Written exercise a: In the bluegrass album review below, who is the archivist that selected the tracks?

※

Aptly titled crash course in the basics: 18 tunes, some covers, some originals, recorded 1954-present. Archivist Mary Katherine Aldin includes some lovely items, especially Del McCoury's wife-killing ballad, "Rain & Snow." Just as familiar are Flatt & Scruggs' thundering banjos on the traveling-music "Foggy Mountain Breakdown" and the Osborne Brothers' delightful theme song, "Rocky Top" (one of those few times in popular music that minor chords are used to express happiness). Less well-known tracks by Alison Krauss, the Country Gentlemen, the Dillards and the Seldom Scene round out the album. Bluegrass may be a simple form of music to describe (in its instrumentation and tempo, anyway); what's really remarkable about it is how apposite it is to a range of everyday experience, from work to rest, from pain to celebration. This music will make you glad to be alive. (Richard von Busack)

※

Written exercise b: Render the records from their first line down to the line containing "92.5 inches", inclusive, as a JSON list of strings with one string per line and no blank lines.

※

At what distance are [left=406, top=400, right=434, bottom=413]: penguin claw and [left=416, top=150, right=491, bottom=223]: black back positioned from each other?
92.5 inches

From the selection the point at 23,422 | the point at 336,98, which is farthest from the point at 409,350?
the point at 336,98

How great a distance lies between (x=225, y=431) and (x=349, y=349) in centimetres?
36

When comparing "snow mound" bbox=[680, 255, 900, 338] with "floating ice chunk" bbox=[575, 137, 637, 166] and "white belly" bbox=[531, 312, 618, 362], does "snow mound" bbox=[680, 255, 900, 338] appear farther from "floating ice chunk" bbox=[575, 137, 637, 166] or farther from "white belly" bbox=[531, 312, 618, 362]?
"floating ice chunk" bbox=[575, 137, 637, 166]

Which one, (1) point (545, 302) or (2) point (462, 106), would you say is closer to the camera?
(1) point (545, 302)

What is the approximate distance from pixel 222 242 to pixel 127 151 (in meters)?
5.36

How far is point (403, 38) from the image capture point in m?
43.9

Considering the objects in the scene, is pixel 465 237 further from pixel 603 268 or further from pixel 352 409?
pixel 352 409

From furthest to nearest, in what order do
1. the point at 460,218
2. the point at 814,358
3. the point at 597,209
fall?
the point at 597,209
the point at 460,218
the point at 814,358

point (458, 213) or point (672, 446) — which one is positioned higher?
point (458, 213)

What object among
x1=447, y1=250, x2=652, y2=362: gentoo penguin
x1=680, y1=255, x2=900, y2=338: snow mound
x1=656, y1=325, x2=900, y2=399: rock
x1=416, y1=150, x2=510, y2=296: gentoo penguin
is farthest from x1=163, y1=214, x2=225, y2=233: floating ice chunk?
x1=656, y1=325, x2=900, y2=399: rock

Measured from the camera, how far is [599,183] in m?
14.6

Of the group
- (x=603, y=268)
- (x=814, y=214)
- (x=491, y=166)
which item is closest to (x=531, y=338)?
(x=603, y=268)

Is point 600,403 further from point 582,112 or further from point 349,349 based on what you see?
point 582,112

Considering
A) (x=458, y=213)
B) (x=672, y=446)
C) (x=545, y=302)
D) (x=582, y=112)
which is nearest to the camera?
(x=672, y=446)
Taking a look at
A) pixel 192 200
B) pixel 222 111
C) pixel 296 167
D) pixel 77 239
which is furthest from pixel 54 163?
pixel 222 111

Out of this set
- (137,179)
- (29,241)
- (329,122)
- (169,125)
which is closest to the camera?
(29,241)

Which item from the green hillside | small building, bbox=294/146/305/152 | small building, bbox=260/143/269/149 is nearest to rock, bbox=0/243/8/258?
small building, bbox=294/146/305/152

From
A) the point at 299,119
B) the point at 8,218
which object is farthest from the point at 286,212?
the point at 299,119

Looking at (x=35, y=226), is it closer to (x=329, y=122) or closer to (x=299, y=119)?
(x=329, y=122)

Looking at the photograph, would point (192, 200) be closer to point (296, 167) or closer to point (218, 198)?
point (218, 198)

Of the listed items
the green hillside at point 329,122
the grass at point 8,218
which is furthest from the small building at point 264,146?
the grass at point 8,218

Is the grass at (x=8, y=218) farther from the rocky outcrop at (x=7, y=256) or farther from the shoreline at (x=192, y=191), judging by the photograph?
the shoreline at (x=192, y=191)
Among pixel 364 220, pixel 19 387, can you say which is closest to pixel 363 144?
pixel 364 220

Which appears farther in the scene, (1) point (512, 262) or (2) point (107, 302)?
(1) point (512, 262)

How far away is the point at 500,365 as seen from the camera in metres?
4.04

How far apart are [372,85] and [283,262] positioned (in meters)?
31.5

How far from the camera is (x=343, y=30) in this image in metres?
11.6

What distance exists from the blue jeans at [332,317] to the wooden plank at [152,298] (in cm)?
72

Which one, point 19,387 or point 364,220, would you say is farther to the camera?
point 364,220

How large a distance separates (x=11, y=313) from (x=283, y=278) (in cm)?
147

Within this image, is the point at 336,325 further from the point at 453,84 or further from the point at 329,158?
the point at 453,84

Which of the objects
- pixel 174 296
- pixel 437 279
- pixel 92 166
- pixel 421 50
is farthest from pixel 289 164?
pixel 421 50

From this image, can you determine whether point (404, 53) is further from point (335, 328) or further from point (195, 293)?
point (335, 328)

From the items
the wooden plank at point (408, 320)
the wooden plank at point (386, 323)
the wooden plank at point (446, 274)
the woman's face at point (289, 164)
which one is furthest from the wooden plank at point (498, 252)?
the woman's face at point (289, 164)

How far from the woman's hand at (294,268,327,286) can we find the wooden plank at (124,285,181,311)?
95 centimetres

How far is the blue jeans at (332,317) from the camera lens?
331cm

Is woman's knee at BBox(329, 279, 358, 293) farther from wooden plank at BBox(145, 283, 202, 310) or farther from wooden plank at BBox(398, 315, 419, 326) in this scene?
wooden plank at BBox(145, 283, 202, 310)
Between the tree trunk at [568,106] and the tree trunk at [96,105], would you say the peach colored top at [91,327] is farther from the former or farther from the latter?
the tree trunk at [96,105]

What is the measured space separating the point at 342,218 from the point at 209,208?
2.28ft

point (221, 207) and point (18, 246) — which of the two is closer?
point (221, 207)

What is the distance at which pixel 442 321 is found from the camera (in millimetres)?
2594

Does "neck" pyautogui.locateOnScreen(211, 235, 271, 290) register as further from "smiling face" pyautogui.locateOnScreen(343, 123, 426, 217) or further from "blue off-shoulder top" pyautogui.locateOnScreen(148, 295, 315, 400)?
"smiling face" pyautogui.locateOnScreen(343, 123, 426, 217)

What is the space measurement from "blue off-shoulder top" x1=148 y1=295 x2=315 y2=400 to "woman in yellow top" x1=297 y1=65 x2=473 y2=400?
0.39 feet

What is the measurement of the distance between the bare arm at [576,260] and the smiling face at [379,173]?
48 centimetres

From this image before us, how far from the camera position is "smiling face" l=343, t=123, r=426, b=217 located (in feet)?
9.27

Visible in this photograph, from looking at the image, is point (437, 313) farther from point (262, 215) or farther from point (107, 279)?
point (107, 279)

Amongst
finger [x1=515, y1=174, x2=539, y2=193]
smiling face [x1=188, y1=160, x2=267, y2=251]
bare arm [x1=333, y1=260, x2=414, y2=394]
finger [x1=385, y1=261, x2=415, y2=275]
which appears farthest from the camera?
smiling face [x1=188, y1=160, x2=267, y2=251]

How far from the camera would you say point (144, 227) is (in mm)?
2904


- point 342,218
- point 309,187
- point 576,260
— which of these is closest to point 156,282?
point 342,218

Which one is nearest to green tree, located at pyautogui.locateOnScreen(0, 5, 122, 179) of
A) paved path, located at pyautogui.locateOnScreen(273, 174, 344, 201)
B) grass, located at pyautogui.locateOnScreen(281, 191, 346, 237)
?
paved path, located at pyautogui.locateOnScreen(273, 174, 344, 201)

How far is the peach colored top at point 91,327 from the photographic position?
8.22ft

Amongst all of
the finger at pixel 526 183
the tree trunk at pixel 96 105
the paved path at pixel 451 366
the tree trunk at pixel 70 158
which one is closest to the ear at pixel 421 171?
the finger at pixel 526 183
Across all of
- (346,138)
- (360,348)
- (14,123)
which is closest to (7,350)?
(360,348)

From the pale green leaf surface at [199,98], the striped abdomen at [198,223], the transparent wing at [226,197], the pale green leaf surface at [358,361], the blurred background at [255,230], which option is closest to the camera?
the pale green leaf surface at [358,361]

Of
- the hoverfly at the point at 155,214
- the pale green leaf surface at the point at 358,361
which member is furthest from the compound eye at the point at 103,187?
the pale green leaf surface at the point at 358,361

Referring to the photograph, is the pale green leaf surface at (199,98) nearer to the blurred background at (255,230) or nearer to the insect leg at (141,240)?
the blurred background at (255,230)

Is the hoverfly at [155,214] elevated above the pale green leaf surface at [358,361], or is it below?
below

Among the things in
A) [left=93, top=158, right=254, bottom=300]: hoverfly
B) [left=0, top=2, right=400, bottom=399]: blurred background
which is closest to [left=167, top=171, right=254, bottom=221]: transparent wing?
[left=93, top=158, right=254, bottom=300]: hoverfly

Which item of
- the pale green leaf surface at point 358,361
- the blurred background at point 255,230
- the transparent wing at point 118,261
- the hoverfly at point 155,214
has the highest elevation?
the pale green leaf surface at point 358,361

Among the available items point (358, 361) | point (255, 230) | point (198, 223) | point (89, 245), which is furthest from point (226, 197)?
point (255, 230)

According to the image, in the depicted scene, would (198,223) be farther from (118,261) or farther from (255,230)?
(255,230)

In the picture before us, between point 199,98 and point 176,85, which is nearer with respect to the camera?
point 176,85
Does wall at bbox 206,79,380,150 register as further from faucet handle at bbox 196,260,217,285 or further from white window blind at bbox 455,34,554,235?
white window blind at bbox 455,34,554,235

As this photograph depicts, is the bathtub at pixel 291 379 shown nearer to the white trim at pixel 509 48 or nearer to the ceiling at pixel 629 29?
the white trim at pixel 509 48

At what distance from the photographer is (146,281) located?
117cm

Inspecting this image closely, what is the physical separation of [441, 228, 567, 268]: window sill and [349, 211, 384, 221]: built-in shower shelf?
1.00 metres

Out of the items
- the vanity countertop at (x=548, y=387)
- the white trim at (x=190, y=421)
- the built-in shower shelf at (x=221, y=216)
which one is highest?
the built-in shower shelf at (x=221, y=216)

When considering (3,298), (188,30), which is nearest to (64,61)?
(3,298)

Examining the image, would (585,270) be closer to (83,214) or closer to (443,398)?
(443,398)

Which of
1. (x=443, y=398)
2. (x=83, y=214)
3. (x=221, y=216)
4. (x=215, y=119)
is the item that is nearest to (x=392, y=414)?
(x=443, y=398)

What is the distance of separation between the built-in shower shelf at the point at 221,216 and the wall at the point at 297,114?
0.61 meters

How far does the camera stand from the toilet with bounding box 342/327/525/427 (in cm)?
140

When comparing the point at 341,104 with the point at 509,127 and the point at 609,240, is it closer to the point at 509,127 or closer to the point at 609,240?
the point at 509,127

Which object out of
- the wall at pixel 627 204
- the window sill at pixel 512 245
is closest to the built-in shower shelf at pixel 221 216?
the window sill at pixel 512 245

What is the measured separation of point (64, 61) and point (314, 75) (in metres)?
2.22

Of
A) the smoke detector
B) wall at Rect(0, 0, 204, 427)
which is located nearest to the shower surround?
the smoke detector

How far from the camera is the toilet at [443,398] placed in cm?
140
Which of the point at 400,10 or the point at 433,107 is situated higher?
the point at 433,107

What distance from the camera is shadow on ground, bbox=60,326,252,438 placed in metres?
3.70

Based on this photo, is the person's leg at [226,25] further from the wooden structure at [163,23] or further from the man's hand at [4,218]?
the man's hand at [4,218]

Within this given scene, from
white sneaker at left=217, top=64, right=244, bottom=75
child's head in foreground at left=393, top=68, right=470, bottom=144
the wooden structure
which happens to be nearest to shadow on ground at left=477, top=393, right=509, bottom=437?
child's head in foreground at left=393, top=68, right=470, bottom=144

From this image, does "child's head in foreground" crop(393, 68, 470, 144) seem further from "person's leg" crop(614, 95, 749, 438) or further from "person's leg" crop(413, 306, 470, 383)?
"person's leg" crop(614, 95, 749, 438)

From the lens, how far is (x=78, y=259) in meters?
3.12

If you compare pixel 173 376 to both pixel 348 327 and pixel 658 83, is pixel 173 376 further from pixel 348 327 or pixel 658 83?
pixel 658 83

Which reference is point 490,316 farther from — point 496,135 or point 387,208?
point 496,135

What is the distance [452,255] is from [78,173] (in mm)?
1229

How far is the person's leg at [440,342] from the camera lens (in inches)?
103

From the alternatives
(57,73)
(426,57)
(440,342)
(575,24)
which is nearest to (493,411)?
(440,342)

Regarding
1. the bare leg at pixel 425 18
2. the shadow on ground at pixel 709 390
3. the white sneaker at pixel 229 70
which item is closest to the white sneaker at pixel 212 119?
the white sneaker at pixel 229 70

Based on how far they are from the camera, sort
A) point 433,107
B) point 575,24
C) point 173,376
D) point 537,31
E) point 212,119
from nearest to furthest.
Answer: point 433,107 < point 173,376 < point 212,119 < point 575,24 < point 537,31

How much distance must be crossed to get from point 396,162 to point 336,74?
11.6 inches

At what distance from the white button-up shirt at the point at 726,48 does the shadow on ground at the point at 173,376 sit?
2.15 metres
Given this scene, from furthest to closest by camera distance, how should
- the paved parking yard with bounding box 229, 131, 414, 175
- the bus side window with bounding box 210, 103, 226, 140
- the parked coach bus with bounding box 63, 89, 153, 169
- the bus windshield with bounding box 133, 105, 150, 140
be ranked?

※

Task solution a: Mary Katherine Aldin

Task solution b:
[
  "At what distance are [left=406, top=400, right=434, bottom=413]: penguin claw and [left=416, top=150, right=491, bottom=223]: black back positioned from each other?",
  "92.5 inches"
]